Chandeliers used to be associated with grand entryways and formal dining rooms. Rarely did they show up outside these traditional settings. But today’s homes find the fancy fixtures shining in unusual places, from the powder room to the master bath, mudroom, nursery or bedroom.
Janet and Frank Kafoure of Zionsville, Ind., eschewed traditional dome lighting in favor of chandeliers, pendants and other whimsical illumination.
An antique chandelier welcomes the Kafoures when they step into their mudroom. A beaded fixture lights the guest powder room. An elaborate chandelier sits over the master bathtub. Two chandeliers light the master closet. The bedroom that Janet decorated for her two nieces features a chandelier with a girly glass daisy motif, adding a touch of childlike elegance to a bedroom that’s been designed to resemble a dollhouse setting.
“I don’t own one traditional ceiling globe,” Kafoure said, pointing out the different fixtures in her home. “I’m sort of addicted to this kind of lighting.”
Indianapolis homeowners are more than willing to stretch their design imaginations and move chandeliers outside of the entryway, says Rebecca Randolph, a lighting specialist with Indiana Lighting. Higher ceilings and larger rooms mean there’s plenty of space for a hanging light fixture these days.
The master bathroom is a popular spot, with the chandelier adding a touch of indulgence for those pampering soaks, Randolph says. Kitchens are enjoying the chandelier trend as well. Randolph likes to top islands with one or two smaller chandeliers.
“It adds drama,” Randolph said. “Depending on the one that you choose, it can be an art piece or a focal point. Plus, it also adds more light, because it’s usually three or four or even more sockets, and each socket can go to 60 watts apiece.”
Go toward the light
Dana and Sam Huston of Fishers incorporated chandeliers into their home’s interior design, installing them in the laundry room, powder room, office, master bath, daughter’s bedroom and Dana Huston’s private office. The Old World-style chandelier in the office adds a fashionable flair to the room where she works as a regional vice president for Arbonne International.
“It’s just very feminine and classy,” said Huston. “I wanted something sophisticated but feminine.”
Try something new
Jeffrey Dross, senior product manager for Kichler Lighting, a Cleveland-based lighting manufacturer, is thrilled to hear these stories. He encourages homeowners to be daring when it comes to chandelier placement.
Chandelier manufacturers realize that not every home boasts high ceilings and spacious rooms. They’ve come out with smaller alternatives, known in the industry as mini chandeliers. Kichler has its own brand, Chandelettes, which are about 15 inches in diameter, as opposed to the typical chandelier that can be 27 inches or more, Dross says. The smaller versions are just as ornate and detailed as their larger counterparts, so there’s no need to sacrifice elegance for space.

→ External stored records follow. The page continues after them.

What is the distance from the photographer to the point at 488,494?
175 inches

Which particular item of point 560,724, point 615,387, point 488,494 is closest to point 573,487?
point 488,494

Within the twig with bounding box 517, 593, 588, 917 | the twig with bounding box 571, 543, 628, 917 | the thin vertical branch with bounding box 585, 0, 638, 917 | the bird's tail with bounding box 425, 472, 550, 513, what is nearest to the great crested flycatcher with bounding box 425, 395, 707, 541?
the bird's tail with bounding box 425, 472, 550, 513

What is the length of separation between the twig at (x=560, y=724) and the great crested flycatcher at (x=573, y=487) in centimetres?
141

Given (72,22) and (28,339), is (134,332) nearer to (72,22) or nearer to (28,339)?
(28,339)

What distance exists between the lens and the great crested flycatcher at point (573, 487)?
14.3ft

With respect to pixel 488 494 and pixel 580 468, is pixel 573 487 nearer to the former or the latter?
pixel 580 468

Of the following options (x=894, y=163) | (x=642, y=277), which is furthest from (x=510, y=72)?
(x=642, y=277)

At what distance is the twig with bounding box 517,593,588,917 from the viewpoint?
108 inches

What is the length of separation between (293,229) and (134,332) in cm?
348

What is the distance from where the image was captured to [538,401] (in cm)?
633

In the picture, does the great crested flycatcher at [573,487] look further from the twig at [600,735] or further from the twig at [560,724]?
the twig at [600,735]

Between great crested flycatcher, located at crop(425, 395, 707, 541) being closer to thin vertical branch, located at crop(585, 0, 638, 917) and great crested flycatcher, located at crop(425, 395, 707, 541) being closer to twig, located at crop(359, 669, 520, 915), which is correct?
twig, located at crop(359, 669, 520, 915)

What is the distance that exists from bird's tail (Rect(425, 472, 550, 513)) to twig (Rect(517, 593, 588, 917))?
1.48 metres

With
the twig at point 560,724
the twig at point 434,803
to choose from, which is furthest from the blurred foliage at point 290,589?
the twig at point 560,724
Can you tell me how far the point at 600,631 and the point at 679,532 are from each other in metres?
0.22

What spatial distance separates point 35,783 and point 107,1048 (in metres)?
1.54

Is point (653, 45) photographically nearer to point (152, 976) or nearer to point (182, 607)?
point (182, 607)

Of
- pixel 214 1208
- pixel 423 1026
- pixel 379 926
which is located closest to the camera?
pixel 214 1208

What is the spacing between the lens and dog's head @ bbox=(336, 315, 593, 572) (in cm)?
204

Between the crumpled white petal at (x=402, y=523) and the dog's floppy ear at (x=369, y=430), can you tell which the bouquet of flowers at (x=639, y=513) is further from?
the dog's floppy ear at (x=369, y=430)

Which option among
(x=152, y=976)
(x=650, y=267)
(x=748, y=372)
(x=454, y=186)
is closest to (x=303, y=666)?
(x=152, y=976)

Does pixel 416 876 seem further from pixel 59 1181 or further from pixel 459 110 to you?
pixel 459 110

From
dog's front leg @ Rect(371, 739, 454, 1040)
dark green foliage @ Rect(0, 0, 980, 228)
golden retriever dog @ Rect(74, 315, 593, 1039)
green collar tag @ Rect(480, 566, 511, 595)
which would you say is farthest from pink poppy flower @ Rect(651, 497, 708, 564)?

“They look really impressive, but they’re just very tiny,” Dross said.
Today’s chandeliers come in a variety of colors and finishes, with dark finishes remaining popular over the last couple of years, Dross says. But lighter colors are starting to re-emerge on the color palette. Nickel continues to be a strong finish, offering a silvery satin finish. With gray emerging as the new neutral in interior design, Dross expects nickel will remain strong.
While most people associate chandeliers with a hanging chain, there’s no fast rule that says they have to hang, says Ann Jansons, selections coordinator for Gradison Building Corp., which built the Kafoure home. Some chandeliers come ready to be flush mounted on the ceiling. Others can hang from just two or three links and still look fashionable, she says.
The large variety means that chandeliers can be considered for almost any room, from the great room to the closet.
“Run the gamut of whatever you want,” Jansons said. “Do something fun and unexpected in those places.”